Shin Dong-Hyuk is one such case. He was born 26 years ago in Camp 14 in Pyeongan province, known as a ‘complete control district’, where the only sentence is life.

For most of his life all he knew was the camp, working 12 to 15-hour days mining coal, building dams or sewing military uniforms. If inmates were not executed they were killed in work-related accidents or died of an illness usually triggered by hunger.

But after the execution of his mother and brother, Shin Dong-Hyuk decided to try and escape. No one born into a North Korean prison camp has ever escaped before.

Shin Dong-Hyuk will be joining us at the Frontline Club with Blaine Harden whose book Escape from Camp 14One Man’s Remarkable Odyssey from North Korea to Freedom in the West recounts his extraordinary journey.

Blaine Harden is an author and journalist who reports for PBS Frontline and contributes to The Economist. He worked for The Washington Post as a correspondent in Africa, Eastern Europe and Asia, as well as in New York and Seattle. He was also a national correspondent for The New York Times and writer for the Times Magazine.

Chaired by Charles Scanlon, Asia Pacific editor at BBC World Service and formerly BBC correspondent in Japan and South Korea from 2000 to 2007.

■ **INFORMATION SUPPLIED**:
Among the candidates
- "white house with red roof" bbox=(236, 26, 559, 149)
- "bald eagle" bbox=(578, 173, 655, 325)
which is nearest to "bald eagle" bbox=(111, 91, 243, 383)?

■ **EXERCISES TO COMPLETE**:
- A) Say whether each statement agrees with the text about Shin Dong-Hyuk, answering yes or no and quoting the words that decide it: (i) Shin Dong-Hyuk was born in Camp 14; (ii) Blaine Harden worked for The Washington Post only in Africa; (iii) Charles Scanlon was a BBC correspondent in Japan and South Korea from 2000 to 2007.
- B) Quote the text about Shin Dong-Hyuk, beginning at the words "Shin Dong-Hyuk is one" and stopping after the words "ever escaped before.".

■ **EXERCISE RESULTS**:
- A)
(i) Yes: "He was born 26 years ago in Camp 14 in Pyeongan province"
(ii) No: "He worked for The Washington Post as a correspondent in Africa, Eastern Europe and Asia, as well as in New York and Seattle."
(iii) Yes: "formerly BBC correspondent in Japan and South Korea from 2000 to 2007"

- B)
Shin Dong-Hyuk is one such case. He was born 26 years ago in Camp 14 in Pyeongan province, known as a ‘complete control district’, where the only sentence is life.

For most of his life all he knew was the camp, working 12 to 15-hour days mining coal, building dams or sewing military uniforms. If inmates were not executed they were killed in work-related accidents or died of an illness usually triggered by hunger.

But after the execution of his mother and brother, Shin Dong-Hyuk decided to try and escape. No one born into a North Korean prison camp has ever escaped before.